## Work to be completed
Quote verbatim every line from the one containing "Given the list" through the final line of the items, including both.

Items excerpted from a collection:
=-=-=

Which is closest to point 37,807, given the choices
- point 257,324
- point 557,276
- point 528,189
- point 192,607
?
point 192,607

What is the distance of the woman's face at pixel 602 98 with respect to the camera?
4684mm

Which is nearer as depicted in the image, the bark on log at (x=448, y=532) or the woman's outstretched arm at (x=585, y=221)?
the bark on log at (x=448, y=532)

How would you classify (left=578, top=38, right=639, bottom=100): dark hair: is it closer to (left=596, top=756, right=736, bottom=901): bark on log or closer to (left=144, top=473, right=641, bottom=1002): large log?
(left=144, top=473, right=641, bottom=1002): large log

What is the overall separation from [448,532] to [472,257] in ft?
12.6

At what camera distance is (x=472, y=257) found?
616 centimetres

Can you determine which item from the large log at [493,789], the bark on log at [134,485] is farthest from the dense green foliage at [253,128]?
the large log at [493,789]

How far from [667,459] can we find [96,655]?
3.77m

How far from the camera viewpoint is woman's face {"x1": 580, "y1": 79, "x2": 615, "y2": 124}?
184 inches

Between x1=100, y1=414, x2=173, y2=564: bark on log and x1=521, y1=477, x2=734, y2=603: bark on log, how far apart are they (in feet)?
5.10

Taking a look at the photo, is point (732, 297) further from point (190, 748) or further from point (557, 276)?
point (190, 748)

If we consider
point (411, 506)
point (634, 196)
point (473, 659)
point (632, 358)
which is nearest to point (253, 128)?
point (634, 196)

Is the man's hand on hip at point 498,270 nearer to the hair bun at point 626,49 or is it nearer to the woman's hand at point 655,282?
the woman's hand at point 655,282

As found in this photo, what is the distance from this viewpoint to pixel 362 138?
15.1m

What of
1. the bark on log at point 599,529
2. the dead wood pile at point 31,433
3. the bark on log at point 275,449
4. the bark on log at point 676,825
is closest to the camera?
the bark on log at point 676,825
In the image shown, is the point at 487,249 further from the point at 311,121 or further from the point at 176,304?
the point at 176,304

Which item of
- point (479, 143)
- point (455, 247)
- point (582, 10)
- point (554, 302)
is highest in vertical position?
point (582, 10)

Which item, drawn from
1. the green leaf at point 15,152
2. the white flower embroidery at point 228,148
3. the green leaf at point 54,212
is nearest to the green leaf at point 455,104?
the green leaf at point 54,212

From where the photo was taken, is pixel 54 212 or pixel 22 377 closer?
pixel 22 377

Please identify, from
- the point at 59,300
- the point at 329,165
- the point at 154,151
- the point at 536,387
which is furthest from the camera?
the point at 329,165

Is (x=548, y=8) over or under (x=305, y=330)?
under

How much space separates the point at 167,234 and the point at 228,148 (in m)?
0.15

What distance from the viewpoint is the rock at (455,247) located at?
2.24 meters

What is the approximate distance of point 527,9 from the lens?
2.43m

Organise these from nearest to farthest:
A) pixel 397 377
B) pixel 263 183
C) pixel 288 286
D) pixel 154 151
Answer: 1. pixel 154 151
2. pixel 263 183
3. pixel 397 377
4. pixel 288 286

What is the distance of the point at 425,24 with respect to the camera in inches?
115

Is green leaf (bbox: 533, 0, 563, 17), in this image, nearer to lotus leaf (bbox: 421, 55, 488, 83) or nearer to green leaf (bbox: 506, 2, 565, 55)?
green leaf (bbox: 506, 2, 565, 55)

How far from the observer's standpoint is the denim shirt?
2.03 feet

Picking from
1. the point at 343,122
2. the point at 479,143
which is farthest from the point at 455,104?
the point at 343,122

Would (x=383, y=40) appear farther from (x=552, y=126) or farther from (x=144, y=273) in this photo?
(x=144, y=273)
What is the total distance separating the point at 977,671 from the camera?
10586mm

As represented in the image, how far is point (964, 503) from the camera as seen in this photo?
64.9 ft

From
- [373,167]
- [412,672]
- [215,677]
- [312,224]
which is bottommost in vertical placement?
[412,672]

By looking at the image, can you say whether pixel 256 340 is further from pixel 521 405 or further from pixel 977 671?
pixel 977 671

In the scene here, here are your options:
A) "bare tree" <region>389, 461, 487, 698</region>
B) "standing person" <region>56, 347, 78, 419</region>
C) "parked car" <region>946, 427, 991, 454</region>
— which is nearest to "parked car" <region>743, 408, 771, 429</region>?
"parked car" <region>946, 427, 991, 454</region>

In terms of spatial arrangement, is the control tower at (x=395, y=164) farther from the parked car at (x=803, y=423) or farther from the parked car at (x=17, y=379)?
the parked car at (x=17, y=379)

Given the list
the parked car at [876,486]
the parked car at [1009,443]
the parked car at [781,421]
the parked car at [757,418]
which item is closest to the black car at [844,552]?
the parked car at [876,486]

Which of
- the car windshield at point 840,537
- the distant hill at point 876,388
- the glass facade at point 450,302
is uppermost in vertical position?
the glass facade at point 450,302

=-=-=

## Task output
Given the list
the parked car at [876,486]
the parked car at [1009,443]
the parked car at [781,421]
the parked car at [757,418]
which item is closest to the black car at [844,552]?
the parked car at [876,486]

Which of
- the car windshield at point 840,537
- the distant hill at point 876,388
- the glass facade at point 450,302
is uppermost in vertical position?
the glass facade at point 450,302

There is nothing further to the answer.